OLMo-7B

allenai

OLMo-7B is a 6.89B parameter open language model trained on 2.5T tokens, featuring 32 layers and 4096 hidden size for research advancement

Property	Value
Parameter Count	6.89B
Training Tokens	2.5 Trillion
License	Apache 2.0
Paper	Research Paper
Authors	Allen Institute for AI (AI2)

What is OLMo-7B?

OLMo-7B is part of the Open Language Model (OLMo) series designed to advance the science of language models. Trained on the Dolma dataset, it represents a significant step in open-source AI development with its 6.89B parameters and innovative architecture featuring 32 layers and 4096 hidden dimensions.

Implementation Details

The model implements a sophisticated architecture with 32 attention heads, employing non-parametric LayerNorm and RoPE positional embeddings. It utilizes the SwiGLU activation function and supports a context length of 2048 tokens.

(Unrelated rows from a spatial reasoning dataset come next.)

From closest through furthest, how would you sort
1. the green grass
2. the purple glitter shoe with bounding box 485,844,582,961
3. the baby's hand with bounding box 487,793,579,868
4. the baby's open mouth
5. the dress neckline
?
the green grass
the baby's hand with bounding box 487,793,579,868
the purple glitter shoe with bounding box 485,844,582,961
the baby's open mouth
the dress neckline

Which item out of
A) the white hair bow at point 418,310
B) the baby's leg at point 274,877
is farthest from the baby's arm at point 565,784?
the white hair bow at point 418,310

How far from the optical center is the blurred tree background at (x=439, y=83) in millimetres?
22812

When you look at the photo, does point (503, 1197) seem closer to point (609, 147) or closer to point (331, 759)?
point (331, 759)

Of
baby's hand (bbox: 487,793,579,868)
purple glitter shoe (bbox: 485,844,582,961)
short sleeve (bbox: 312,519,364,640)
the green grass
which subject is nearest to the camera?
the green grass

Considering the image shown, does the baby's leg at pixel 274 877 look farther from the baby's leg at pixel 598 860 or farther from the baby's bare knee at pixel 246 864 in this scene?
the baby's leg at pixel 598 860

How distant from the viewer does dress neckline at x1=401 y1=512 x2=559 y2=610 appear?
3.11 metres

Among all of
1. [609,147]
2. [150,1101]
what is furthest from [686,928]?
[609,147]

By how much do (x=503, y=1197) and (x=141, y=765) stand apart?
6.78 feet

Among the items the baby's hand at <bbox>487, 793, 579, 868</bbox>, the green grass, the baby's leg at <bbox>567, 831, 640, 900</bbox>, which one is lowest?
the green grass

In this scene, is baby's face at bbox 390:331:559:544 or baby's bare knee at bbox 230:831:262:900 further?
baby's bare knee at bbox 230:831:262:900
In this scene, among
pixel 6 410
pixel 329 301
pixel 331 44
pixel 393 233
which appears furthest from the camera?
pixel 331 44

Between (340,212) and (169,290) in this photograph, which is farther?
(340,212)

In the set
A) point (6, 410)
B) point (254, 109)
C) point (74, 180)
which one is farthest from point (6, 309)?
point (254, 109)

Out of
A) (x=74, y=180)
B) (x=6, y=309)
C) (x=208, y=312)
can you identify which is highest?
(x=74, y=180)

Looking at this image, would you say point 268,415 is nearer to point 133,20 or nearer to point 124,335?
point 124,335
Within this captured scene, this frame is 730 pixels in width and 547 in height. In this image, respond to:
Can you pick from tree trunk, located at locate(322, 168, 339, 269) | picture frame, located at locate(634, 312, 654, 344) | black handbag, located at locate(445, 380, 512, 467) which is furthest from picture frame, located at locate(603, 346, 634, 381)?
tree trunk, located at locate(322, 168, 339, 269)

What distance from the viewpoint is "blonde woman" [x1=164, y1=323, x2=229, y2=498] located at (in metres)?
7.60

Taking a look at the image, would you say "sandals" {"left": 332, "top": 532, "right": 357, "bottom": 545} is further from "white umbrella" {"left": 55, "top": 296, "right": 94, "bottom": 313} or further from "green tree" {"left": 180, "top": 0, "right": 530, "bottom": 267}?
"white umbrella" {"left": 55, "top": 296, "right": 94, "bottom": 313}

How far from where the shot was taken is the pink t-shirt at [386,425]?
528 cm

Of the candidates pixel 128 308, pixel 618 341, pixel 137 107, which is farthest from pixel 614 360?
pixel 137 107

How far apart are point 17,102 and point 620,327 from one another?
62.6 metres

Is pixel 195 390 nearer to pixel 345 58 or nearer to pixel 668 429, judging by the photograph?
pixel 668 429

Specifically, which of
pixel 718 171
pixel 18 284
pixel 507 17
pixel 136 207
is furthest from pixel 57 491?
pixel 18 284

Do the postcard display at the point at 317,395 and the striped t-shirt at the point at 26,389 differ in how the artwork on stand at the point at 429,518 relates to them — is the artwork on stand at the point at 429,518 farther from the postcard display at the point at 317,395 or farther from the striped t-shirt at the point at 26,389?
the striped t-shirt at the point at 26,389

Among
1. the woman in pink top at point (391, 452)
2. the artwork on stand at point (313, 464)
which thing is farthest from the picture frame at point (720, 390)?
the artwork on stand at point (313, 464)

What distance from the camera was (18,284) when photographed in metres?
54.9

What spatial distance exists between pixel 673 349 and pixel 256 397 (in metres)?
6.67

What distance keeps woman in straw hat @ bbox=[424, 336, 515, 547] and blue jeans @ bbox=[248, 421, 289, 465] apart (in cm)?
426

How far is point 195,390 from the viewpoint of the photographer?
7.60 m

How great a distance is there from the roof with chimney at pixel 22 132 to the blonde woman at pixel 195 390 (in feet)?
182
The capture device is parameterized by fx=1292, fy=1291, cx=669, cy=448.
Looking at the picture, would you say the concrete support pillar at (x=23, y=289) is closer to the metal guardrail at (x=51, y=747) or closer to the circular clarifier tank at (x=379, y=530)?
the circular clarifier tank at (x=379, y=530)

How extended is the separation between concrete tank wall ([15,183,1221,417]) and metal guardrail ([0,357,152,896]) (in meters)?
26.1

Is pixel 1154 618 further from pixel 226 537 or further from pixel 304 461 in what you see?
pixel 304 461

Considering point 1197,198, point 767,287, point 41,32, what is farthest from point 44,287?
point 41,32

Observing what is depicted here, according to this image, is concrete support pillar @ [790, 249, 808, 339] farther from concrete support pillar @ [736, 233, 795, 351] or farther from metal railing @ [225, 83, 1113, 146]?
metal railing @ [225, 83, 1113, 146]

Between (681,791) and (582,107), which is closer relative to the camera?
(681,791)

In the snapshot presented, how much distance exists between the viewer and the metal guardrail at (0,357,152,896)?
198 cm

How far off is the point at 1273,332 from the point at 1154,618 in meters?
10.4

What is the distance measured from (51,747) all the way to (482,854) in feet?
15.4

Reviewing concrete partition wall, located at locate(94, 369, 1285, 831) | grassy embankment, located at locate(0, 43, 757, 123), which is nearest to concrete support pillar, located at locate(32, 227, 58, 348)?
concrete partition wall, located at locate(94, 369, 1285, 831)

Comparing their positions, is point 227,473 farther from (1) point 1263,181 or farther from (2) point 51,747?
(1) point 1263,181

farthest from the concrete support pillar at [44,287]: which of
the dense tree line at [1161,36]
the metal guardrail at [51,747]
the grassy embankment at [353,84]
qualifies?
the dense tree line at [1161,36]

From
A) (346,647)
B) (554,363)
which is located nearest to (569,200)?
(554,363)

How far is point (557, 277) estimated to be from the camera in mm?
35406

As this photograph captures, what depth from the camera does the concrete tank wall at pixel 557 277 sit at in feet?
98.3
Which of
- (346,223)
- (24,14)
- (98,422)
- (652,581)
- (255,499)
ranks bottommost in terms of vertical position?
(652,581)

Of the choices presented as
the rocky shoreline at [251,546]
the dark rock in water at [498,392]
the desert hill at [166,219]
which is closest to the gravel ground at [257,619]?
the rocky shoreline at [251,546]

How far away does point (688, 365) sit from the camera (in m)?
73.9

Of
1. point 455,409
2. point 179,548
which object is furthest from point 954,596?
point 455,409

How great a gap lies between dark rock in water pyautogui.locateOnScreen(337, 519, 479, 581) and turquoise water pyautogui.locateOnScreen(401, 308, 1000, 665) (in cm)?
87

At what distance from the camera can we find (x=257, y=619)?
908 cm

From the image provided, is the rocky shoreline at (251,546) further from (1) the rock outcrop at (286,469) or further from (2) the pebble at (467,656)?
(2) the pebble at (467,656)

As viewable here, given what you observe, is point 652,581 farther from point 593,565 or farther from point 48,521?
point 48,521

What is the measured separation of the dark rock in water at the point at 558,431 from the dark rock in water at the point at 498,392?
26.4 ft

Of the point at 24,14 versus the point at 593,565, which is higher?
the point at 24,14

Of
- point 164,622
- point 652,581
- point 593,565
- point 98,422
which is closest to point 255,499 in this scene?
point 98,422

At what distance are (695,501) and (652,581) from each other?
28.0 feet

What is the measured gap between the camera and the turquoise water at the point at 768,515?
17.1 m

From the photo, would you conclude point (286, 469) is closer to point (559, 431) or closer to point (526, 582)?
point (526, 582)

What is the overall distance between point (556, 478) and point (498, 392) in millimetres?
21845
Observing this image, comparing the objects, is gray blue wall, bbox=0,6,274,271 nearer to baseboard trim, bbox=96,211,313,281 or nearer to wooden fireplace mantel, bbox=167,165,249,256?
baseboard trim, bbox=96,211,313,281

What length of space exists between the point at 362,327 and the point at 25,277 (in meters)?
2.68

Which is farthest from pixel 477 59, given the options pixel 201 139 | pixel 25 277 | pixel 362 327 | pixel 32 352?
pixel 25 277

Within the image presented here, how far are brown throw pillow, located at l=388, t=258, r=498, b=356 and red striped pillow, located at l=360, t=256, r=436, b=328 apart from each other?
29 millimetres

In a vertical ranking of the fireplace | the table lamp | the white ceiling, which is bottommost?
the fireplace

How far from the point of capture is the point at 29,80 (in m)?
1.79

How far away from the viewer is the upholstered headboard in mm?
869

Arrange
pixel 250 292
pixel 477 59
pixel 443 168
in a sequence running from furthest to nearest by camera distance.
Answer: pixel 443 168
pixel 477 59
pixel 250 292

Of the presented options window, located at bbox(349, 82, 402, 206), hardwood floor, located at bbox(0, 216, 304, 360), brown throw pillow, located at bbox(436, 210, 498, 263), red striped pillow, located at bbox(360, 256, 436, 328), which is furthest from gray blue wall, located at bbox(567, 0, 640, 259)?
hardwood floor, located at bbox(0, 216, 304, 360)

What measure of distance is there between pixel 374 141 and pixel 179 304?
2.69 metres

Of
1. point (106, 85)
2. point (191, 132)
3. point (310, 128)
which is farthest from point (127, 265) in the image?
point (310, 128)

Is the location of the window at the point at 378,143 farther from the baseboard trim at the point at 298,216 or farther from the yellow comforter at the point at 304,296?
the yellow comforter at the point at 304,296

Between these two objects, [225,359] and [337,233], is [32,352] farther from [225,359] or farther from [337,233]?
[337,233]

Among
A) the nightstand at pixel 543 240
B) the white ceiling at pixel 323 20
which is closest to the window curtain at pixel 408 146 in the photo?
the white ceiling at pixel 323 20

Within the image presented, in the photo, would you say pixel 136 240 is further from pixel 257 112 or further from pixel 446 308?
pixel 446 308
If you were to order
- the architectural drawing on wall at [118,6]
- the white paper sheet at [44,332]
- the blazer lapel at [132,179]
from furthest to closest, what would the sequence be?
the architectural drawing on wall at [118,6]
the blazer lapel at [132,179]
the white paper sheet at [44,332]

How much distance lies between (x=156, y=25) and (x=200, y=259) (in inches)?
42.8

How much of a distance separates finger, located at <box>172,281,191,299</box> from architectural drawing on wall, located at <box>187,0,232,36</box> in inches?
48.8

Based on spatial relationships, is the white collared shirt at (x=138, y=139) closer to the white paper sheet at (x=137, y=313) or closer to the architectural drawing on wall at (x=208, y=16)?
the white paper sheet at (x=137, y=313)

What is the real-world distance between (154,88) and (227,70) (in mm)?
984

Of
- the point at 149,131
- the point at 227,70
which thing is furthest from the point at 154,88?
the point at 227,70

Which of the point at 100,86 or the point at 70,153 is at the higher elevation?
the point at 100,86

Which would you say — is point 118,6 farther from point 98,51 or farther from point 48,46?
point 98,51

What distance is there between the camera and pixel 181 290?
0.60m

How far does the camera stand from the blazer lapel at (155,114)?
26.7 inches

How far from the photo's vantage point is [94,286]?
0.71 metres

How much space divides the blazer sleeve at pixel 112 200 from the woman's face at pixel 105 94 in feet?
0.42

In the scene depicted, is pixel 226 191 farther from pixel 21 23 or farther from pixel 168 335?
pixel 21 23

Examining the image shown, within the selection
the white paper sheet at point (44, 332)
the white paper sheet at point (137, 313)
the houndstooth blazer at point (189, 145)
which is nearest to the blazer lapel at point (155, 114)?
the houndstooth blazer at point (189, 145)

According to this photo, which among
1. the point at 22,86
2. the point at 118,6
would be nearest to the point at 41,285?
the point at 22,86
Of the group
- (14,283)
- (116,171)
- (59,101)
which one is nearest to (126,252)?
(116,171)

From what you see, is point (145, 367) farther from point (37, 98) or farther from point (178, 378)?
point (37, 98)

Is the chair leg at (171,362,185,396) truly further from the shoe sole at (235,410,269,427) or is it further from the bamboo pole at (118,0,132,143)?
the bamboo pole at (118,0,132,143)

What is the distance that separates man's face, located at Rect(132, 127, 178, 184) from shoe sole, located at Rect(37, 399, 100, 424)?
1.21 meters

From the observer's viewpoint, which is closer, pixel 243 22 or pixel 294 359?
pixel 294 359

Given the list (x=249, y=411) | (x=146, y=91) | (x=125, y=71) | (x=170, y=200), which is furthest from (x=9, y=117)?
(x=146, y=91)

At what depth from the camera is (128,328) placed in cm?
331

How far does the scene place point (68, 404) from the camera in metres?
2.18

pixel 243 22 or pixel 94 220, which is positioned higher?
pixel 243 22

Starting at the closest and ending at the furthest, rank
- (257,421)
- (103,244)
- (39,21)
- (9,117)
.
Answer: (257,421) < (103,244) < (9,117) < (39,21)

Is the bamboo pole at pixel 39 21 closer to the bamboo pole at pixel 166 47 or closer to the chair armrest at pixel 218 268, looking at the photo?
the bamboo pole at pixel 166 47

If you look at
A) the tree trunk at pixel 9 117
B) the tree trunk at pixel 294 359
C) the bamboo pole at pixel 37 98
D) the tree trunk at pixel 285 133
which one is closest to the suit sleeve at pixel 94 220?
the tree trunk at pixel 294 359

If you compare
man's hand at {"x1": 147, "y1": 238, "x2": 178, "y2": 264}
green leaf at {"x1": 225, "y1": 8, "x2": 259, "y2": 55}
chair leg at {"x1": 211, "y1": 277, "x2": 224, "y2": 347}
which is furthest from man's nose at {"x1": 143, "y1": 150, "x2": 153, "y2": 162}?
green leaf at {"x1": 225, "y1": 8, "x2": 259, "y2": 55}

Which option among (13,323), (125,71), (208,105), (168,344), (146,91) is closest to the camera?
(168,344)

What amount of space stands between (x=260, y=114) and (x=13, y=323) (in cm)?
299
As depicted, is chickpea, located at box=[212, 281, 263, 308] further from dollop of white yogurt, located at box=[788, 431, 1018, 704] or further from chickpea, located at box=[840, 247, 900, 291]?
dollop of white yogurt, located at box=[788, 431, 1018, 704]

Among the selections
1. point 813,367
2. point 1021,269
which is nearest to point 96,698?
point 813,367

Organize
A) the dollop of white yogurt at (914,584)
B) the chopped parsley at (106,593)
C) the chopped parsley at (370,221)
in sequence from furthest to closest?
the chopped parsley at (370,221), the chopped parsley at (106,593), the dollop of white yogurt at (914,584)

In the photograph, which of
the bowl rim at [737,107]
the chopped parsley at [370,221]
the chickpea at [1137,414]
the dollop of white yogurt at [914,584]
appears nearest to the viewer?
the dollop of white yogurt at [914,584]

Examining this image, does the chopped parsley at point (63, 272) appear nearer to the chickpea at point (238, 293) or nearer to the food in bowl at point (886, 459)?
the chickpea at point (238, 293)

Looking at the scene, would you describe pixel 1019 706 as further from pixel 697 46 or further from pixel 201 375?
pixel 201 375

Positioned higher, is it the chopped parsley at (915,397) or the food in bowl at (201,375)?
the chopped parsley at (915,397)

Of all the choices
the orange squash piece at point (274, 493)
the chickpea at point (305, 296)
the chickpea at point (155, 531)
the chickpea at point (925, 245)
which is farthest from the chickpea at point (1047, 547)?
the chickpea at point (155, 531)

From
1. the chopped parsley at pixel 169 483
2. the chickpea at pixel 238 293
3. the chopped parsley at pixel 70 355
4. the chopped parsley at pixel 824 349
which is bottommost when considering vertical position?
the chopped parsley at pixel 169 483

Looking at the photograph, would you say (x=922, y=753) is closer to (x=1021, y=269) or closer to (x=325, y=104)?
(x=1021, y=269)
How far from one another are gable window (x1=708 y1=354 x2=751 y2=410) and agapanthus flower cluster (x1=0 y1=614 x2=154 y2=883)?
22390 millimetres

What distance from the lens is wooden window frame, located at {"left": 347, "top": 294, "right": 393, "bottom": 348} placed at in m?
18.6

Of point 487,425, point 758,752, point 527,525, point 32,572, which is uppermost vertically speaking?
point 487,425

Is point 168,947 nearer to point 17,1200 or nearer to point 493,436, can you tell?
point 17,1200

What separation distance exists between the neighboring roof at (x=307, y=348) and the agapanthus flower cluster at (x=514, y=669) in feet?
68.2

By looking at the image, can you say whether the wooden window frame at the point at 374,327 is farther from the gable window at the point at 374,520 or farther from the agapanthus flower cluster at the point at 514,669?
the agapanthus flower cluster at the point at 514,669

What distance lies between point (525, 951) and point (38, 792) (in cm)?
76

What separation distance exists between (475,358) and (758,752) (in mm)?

Full attention mechanism without bias terms
Sequential block type architecture
Trained with AdamW optimizer (LR: 3.0E-4)
Batch size of 2160 instances (~4M tokens)

Core Capabilities

Strong performance on core NLP tasks (71.6% average on core tasks)
Competitive results on ARC, COPA, and PIQA benchmarks
Efficient text generation and completion
Support for both inference and fine-tuning

Frequently Asked Questions

Q: What makes this model unique?

OLMo-7B stands out for its complete transparency in training process, architecture, and evaluation metrics. It's designed specifically for research advancement with all code, checkpoints, and logs being openly available.

Q: What are the recommended use cases?

The model excels in language modeling tasks, research applications, and can be fine-tuned for specific downstream tasks. It's particularly suitable for academic research and applications requiring transparent, reproducible results.